Injection of botulinum toxin E prolonged the duration of latent
period but did not block the occurrence of spontaneous seizures
[4]. This demonstrated that botulinum toxin in the administration
before or after status epilepticus was found to be neuroprotective. In
another rat model study Botulinum neurotoxin A and B were locally
delivered to amygdala –kindled rats and was noted to have behavioral
seizure measured reduction by a both toxin, and prolonged inhibition
of brain excitability [5]. These studies indicate that botulinum
neurotoxin infusion into the seizure focus of the brain had reduced
seizures in mouse models. A case report on botulinum toxin use in
two patients with ictal pain revealed reduction of pain from painful
partial motor seizures [6].
In The two cases mentioned above patients were noted to have
decreased frequency of seizures since there were started on Botulinum
toxin injections and eventually remained seizure-free. Botulinum
toxin has proven to be safe and effective treatment choice for several
conditions. Many animal models studies confirmed reduction of
seizures with administration of botulinum toxin.

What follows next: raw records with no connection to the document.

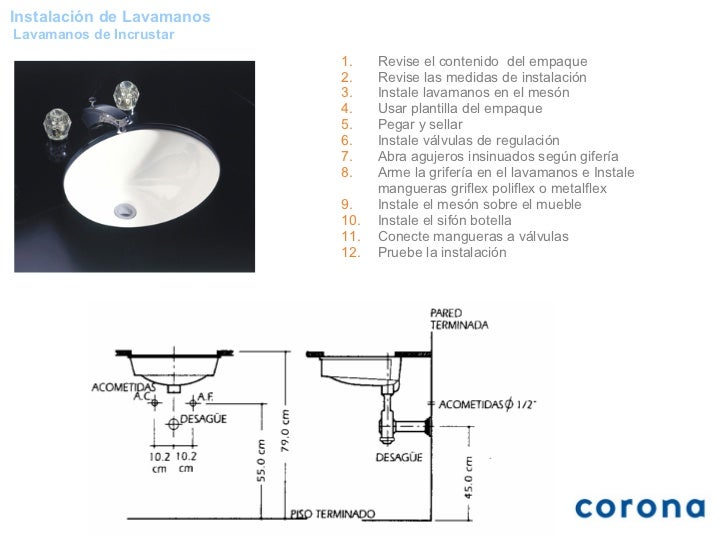 Instalación de Lavamanos
Lavamanos de Incrustar

1. Revise el contenido del empaque
2. Revise las medidas de instalación
3. Instale lavamanos en el mesón
4. Usar plantilla del empaque
5. Pegar y sellar
6. Instale válvulas de regulación
7. Abra agujeros insinuados según gifería
8. Arme la grifería en el lavamanos e Instale mangueras griflex poliflex o metalflex
9. Instale el mesón sobre el mueble
10. Instale el sifón botella
11. Conecte mangueras a válvulas
12. Pruebe la instalación

ACOMETIDAS
A.C.
A.F.
DESAGÜE
10.2 cm
10.2 cm
55.0 cm
79.0 cm
PARED TERMINADA
ACOMETIDAS $\phi$ 1/2"
DESAGÜE
45.0 cm
PISO TERMINADO

corona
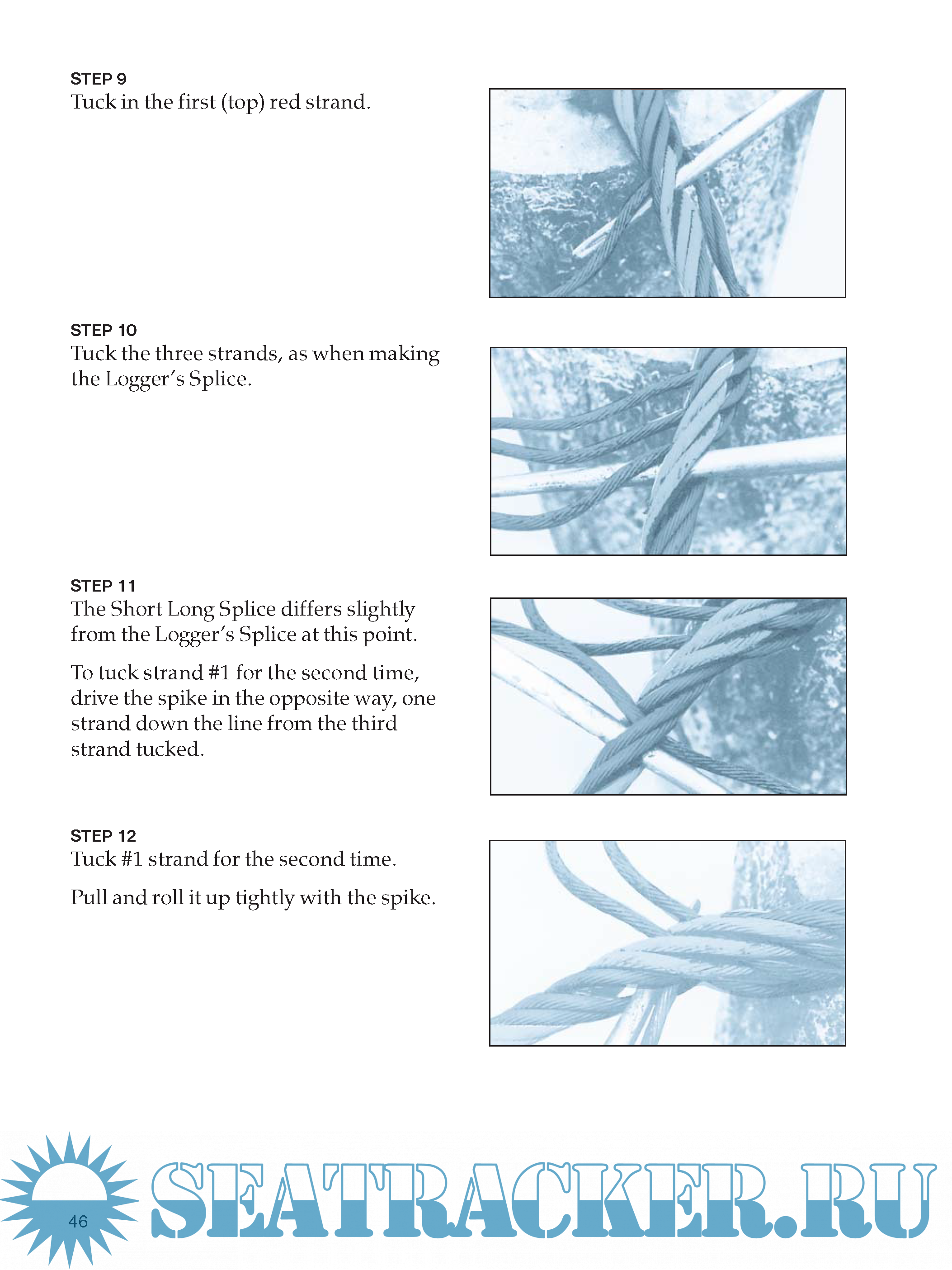 STEP 9
Tuck in the first (top) red strand.

STEP 10
Tuck the three strands, as when making the Logger's Splice.

STEP 11
The Short Long Splice differs slightly from the Logger's Splice at this point.

To tuck strand #1 for the second time, drive the spike in the opposite way, one strand down the line from the third strand tucked.

STEP 12
Tuck #1 strand for the second time.

Pull and roll it up tightly with the spike.

46

SEATRACKER.RU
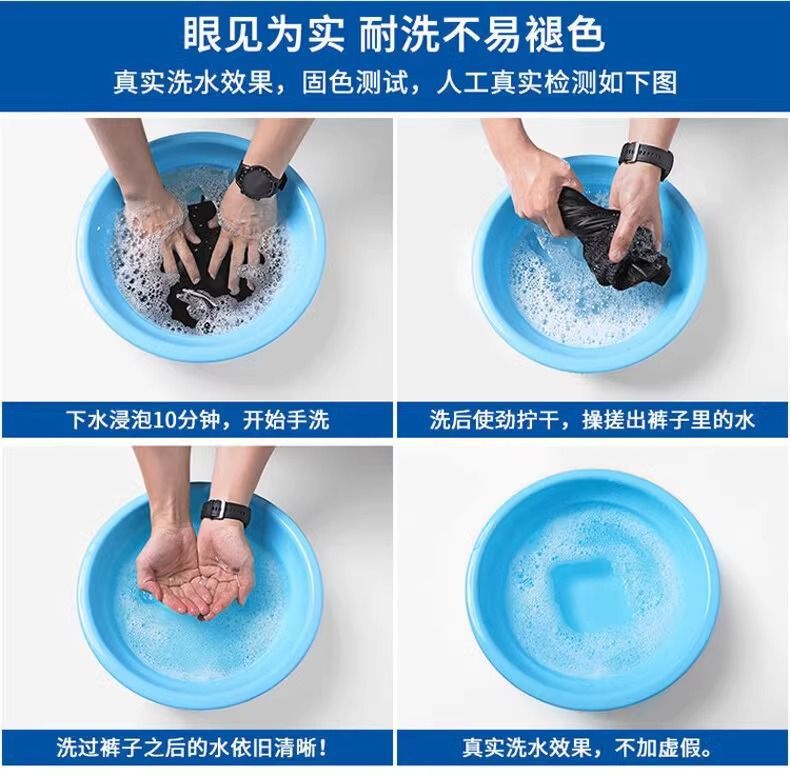 眼见为实 耐洗不易褪色
真实洗水效果，固色测试，人工真实检测如下图

下水浸泡10分钟，开始手洗

洗后使劲拧干，操搓出裤子里的水

洗过裤子之后的水依旧清晰！

真实洗水效果，不加虚假。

These intriguing findings rises, many questions that need to be
answered. Is there a therapeutic benefit of botulinum toxin in humans
with seizures or was it an incidental finding? If there is a therapeutic
benefit what will be the dose of botulinum toxin administered? How
often it should be given? Can the Botulinum toxin be used alone or
in adjunct to other antiepileptic drugs? Is there a role of infusion of
botulinum toxin into the seizure focus in humans? Further studies
needs to be conducted in humans regarding the application of
botulinum toxin as a therapeutic agent or as an adjuvant therapeutic
agent to the anti-epileptic drugs in patients with epilepsy to remove
possibility of serendipity.
Acknowledgment
This material is the results of work supported with resources as the use of facilities at the C.W. Bill Young VA Medical Center.
Disclaimer
The contents of this publication do not represent the views of the U.S. Department of Veteran Affairs or the United States Government. Special thanks to Alfred Fontera MD, FAAN, Chief of neurology for his support and for making this case presentation possible. We want to thank Bhargavi Madhu, USF student for helping with literature search and compiling the presentation.
References
- Brin MF, Pogoda JM, Boodhoo T, Bowen B, Albavera-Hernández C, Idrovo AJ. Letter to the editor: Botulinum type A treatment: no evidence of increased risk of seizures in juvenile cerebral palsy. Clinical Rehabilitation, 2010; 24: 1144-1147.
- Kato K, Akaike N, Kohda T, Torii Y, Goto Y, Harakawa T, et al. Botulinum neurotoxin A2 reduces incidence of seizures in mouse models of temporal lobe epilepsy. Toxicon. 2013; 74: 109-115.
- Kato K, Kohda T, Kozaki S. [Application of botulinum neurotoxin in the treatment of epilepsy]. Brain Nerve. 2009; 61: 939-948.
- Antonucci F, Di Garbo A, Novelli E, Manno I, Sartucci F, Bozzi Y, et al. Botulinum neurotoxin E (BoNT/E) reduces CA1 neuron loss and granule cell dispersion, with no effects on chronic seizures, in a mouse model of temporal lobe epilepsy. Exp neurol. 2008; 210: 388-401.
- Gasior M, Tan R, Rogawski MA. Long-lasting attenuation of amygdalakindled seizures after convection-enhanced delivery of botulinum neurotoxins a and B into the amygdala in rats. J Pharmacol Exp Ther. 2013; 346: 528-534.
- Mader EC, Fisch BJ, Villemarette-Pittman NR, Olejniczak PW, Carey ME. Botulinum toxin injections for simple partial motor seizures associated with pain. Case Rep Med. 2012; 2012: 1-4.